RISPONDI ALLE DOMANDE
[a] Secondo il brano sul murale, quali artisti hanno ritratto Peppino Impastato e Pippo Fava?
[b] Cita dal brano sul murale la parte che comincia con "Accanto a lei" e prosegue fino a "Vincenzo Roberto Gatto.".

TESTO DA LEGGERE
_ _ _ _
Non poteva mancare nel muro il ritratto della fotografa Letizia Battaglia, recentemente scomparsa. “Ho provato una grande emozione nel realizzare il ritratto di Letizia – riferisce la pittrice Caterina Trimarchi -, perché oltre ad essere una fotoreporter di fama mondiale, è un esempio di riscatto della condizione femminile per aver conquistato la propria libertà attraverso il suo lavoro. In una intervista la Battaglia ha dichiarato di essere rinata dal momento in cui ha preso in mano la macchina fotografica“.
Accanto a lei sono raffigurati i giornalisti che hanno pagato con la loro vita il coraggio di denunciare i crimini di mafia: Peppino Impastato e Pippo Fava, ritratti sul murale dagli artisti Jole Spasari e Vincenzo Roberto Gatto.
_ _ _ _
DATI DISPONIBILI
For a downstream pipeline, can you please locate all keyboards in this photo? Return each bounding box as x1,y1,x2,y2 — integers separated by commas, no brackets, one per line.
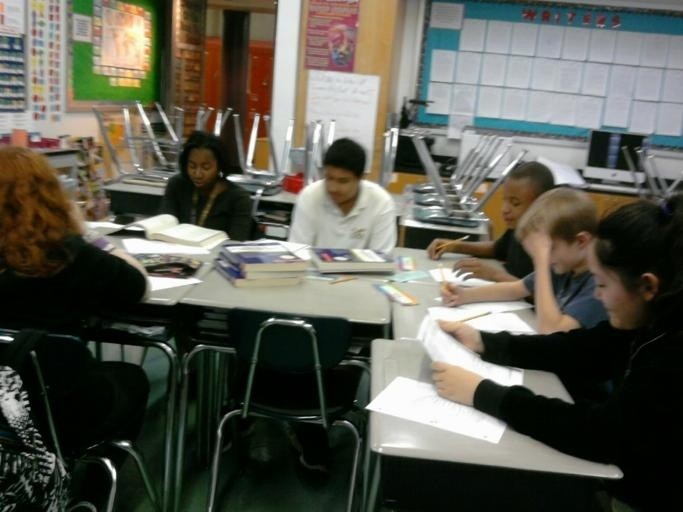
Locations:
591,184,639,195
_ _ _ _
SOLUZIONI
[a] Jole Spasari e Vincenzo Roberto Gatto.

[b]
Accanto a lei sono raffigurati i giornalisti che hanno pagato con la loro vita il coraggio di denunciare i crimini di mafia: Peppino Impastato e Pippo Fava, ritratti sul murale dagli artisti Jole Spasari e Vincenzo Roberto Gatto.